Keeping Office 365 Audit data beyond 90 days with the Microsoft Graph

In Office 365, audit is king (if you turn it on!). Nearly every action that you can take in the environment is recorded and stored for 90 days. For the compliance manager in your organisation, the new audit log search tool is going to make them a happy person!

But what if you want to be able to do something with the data after 90 days? Well basically you can’t. The data is gone and that’s that.

However…

You can take the data offline via the Microsoft Office 365 Management API. This API provides a number of ways to accumulate the data from your Office 365 tenant into an offline data store of some form. This can be done by registering a web hook that tells Office 365 what events you want to be notified about (Data is PUSHED to your solution), or you can request the data via a REST call to the API (You PULL the data that you want.)

Just recently, I had a client that had built an HR system in Office 365 for storing documents relating to the Employees in their organisation. Now this information is obviously very sensitive and controlling who has access to this data is obviously one of the strengths of SharePoint Online with its highly configurable permission model. However no system is perfect and as ever the admins ‘could’ give themselves or others permission to access content that they should not perhaps have. This is where auditing comes to the fore as data within the audit cannot be deleted or removed by the admins. Whilst the 90 days provided 3 months of audit log search capability, it didn’t protect the organisation for a long enough period of time (in this case the organisation wanted to keep the records for 7 years!)

In order to achieve this requirement, it was decided that we would extract the Audit records from Office 365, then process them to store only the audit records (Specifically the File Operations – Read, Edit, Upload, Download etc) that related to one of the eight libraries used to store employee data in the system.

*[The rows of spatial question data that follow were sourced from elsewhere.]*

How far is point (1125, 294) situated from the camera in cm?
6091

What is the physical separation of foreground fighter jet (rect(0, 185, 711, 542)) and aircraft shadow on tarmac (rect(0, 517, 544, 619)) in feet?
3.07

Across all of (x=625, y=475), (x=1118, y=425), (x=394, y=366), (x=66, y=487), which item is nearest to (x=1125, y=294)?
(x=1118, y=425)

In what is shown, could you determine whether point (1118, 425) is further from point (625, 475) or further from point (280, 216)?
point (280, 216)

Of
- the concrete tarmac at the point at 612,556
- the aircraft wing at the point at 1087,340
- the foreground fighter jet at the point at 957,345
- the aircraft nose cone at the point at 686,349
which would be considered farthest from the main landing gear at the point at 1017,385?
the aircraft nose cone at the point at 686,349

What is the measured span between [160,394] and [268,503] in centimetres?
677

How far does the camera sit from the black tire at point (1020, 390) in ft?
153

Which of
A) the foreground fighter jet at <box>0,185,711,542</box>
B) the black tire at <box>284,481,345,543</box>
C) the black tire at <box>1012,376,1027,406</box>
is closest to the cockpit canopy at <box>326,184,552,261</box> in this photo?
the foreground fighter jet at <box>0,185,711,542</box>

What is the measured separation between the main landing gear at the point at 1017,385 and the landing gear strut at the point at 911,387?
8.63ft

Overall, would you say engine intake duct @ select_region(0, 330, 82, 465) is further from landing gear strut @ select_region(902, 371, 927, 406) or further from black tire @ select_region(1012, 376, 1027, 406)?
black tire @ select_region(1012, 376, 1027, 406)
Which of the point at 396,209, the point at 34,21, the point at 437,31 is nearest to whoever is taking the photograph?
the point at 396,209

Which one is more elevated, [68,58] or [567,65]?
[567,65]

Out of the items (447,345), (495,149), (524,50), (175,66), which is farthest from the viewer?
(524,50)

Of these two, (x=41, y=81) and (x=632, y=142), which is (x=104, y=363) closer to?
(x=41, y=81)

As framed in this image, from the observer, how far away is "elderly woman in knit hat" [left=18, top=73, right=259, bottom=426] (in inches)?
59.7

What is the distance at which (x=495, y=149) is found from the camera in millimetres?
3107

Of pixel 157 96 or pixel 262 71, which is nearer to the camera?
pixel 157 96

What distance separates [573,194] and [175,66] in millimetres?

Because it is not possible to request a pre-filtered audit log from Office 365, it was necessary to download the entire audit content for a single day, then process this offline to create a new single CSV file that contained all of the relevant log files for that particular day. This task is performed one day in arrears to allow time for all of the audit log aggregation to happen as some audited elements in Office 365 can take up to 24 hours to appear.

Once this filtered data was collated into a new CSV file, this file was then uploaded into a restricted library in the Office 365 site. The key reason for doing this is to enable the use of eDiscovery search in the future when trying to locate audit actions relating to a specific document.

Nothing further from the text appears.